» **Request 1**
In the forum thread below, what does guy038 say he would do first with the two documents?

» **Excerpt to read**
=======

Is there a way to find words in one document that are not in the other?

Lemmy Westin

I tried the Compare plugin, but it’s not quite what I’m looking for.

Essentially, I want something to show me words that are in one document that are not in another. For example, if you have two documents full of a bunch of movie titles, I’d like to see the ones that are in one document but not the other.

For example sometimes I’ll notice something got deleted on a list of some kind, that I didn’t realize had been deleted, so comparing something to an older saved version to see if the old version has something the new version does not have, this would be very useful.

guy038

Hello, @lemmy-westin,

By now, it’s 8.49am in France. I’ll be away from house all day long, this Sunday. But, this evening, I can give you a solution.

Basically, I would merge the two documents in a single file, with a known boundary, between the two contents.

Then, with a regular expression, it would be possible to search for text which is in the first part of this temporary file and NOT in the second part of the file, after the boundary !

See you later,

Best Regards,

guy038

Lemmy Westin

That sounds promising and interesting, thanks! I have not used regular expressions before, just looking at a wiki explanation of what that is at the moment.

=======

» **Listed records**
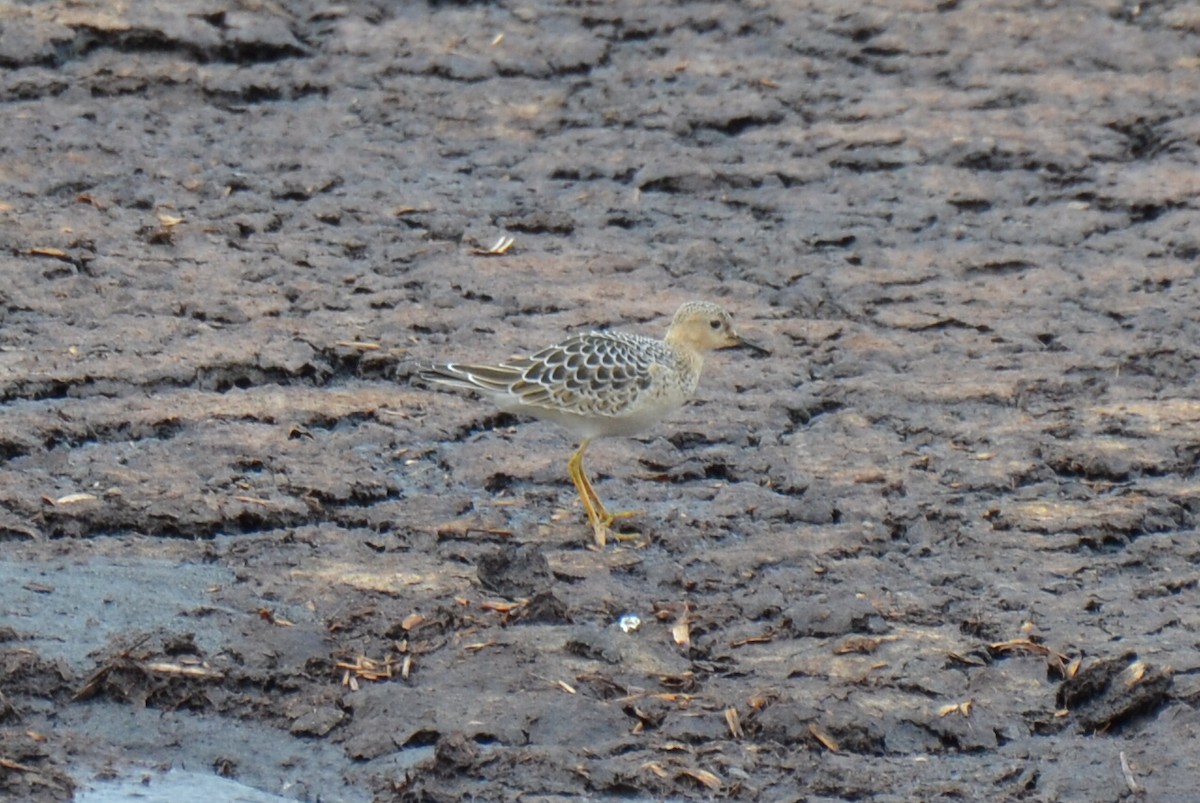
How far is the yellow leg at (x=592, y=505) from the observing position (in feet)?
20.0

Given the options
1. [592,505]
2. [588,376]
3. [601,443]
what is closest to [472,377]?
[588,376]

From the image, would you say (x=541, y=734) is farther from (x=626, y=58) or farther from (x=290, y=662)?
(x=626, y=58)

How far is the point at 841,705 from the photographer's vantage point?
16.5 feet

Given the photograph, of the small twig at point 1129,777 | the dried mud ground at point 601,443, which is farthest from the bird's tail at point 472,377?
the small twig at point 1129,777

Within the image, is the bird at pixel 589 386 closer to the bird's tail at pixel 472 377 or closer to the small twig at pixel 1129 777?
the bird's tail at pixel 472 377

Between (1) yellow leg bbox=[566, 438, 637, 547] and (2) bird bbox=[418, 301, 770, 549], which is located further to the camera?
(2) bird bbox=[418, 301, 770, 549]

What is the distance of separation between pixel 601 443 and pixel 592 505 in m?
0.82

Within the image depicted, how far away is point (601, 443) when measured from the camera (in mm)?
7023

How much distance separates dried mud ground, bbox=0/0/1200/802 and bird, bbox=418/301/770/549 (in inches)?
9.3

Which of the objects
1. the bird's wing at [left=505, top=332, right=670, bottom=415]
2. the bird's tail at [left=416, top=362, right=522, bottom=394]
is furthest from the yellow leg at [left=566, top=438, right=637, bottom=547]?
the bird's tail at [left=416, top=362, right=522, bottom=394]

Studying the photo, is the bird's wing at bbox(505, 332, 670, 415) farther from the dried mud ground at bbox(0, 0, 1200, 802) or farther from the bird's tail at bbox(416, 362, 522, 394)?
the dried mud ground at bbox(0, 0, 1200, 802)

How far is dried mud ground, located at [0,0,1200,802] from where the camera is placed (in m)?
4.93

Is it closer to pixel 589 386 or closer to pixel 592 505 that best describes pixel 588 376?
pixel 589 386

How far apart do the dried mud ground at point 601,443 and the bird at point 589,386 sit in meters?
0.24
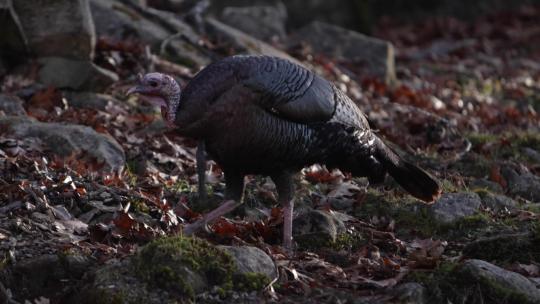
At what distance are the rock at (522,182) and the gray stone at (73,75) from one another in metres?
3.81

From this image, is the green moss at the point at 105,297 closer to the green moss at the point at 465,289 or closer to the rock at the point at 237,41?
the green moss at the point at 465,289

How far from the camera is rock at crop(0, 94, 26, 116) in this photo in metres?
8.59

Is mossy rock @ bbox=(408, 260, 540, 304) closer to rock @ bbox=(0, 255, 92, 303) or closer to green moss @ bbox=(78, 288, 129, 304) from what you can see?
green moss @ bbox=(78, 288, 129, 304)

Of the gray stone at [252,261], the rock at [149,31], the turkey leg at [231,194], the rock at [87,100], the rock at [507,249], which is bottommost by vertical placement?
the rock at [149,31]

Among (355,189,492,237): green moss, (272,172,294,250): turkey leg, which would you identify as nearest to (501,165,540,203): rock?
(355,189,492,237): green moss

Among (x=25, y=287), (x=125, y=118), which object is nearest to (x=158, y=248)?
(x=25, y=287)

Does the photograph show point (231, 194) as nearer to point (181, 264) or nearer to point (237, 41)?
point (181, 264)

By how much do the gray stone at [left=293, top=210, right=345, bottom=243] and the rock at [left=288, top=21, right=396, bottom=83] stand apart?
22.1 ft

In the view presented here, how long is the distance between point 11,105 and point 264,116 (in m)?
3.54

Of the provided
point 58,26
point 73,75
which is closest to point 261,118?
point 73,75

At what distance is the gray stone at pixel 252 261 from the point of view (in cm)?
520

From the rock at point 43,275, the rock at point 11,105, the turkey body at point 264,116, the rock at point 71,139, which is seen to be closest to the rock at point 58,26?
the rock at point 11,105

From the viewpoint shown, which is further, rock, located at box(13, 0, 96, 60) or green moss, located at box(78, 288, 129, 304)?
rock, located at box(13, 0, 96, 60)

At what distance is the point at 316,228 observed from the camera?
6.36 meters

=======

» **Request 2**
Find every line in the listing above that contains the string "Within", matching case exactly, and copy each such line.

» **Correct result 1**
Merge them into a single file, with a known boundary between the two contents.

» **Correct result 2**
Within the image, is the bird at pixel 589 386 closer to the bird's tail at pixel 472 377 or closer to the small twig at pixel 1129 777?
Within the image depicted, how far away is point (601, 443) when measured from the camera (in mm)?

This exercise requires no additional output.